🤖 AI Summary
This study addresses the security risks arising from binary-level vulnerabilities—such as buffer overflows and use-after-free—in WebAssembly (WASM) modules, demonstrating how they can be exploited to manifest as high-level web vulnerabilities including SQL injection, XS-Leaks, and server-side template injection (SSTI), thereby evading existing web defense mechanisms. It is the first to systematically uncover the mapping relationship between low-level WASM binary flaws and web-layer security issues, filling a critical gap in the understanding of this threat surface. Through comprehensive vulnerability analysis, attack scenario modeling, and evaluation of current defenses, the work proposes targeted mitigation strategies and development best practices, offering both theoretical foundations and practical guidance for building more secure WASM applications.
📝 Abstract
The growth in the adoption of the WebAssembly (WASM) standard has given rise to a rapidly increasing landscape of binary applications that are natively ported to the environment of websites.
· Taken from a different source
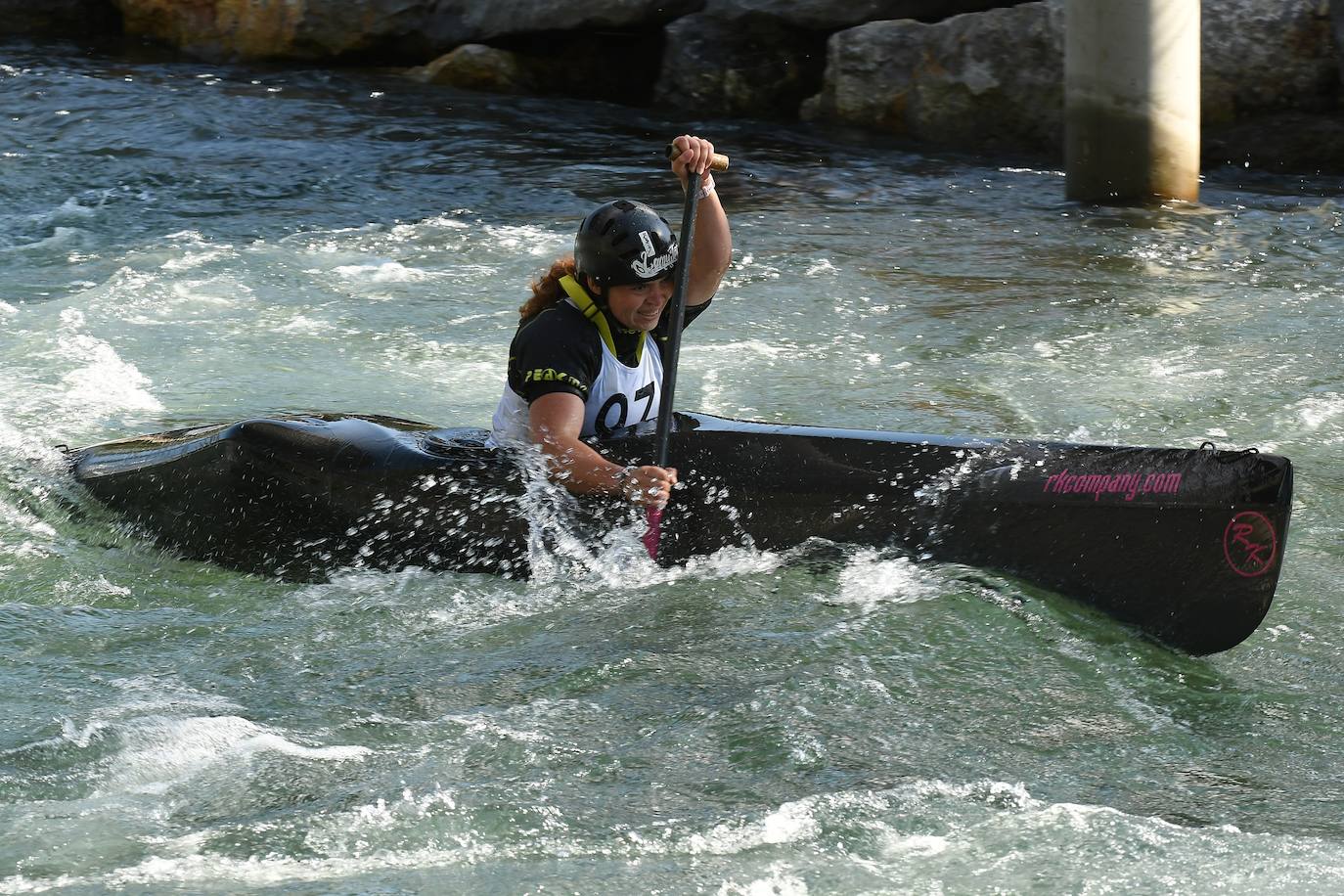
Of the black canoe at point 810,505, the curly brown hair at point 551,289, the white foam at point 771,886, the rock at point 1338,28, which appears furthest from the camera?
the rock at point 1338,28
The flexibility of WASM has made it the preferred way to run fast and resource-heavy applications, replacing a field that JavaScript previously monopolized. Despite its success, researchers have raised concerns over the security implementations of WASM, demonstrating that binary vulnerabilities, such as Buffer Overflows and Use After Free, remain a present danger for WASM binaries. Our work aims to demonstrate that such vulnerabilities, when occurring on a WebAssembly module, can affect the behavior of a web application in unexpected ways, enabling an attacker to exploit vulnerabilities that are typical of the web security landscape. We provide several scenarios to provide examples of how each binary vulnerability might lead to a web security vulnerability, such as SQL Injections, XS-Leaks, and SSTI. Our results show that binary vulnerabilities can invalidate common security mechanisms that web developer implement in their applications, demonstrating how the security of WASM modules remains a problem that needs to be addressed. We also provide a list of best practices and defensive strategies that developers can implement to mitigate the risks associated with running unsafe WASM modules in their web applications.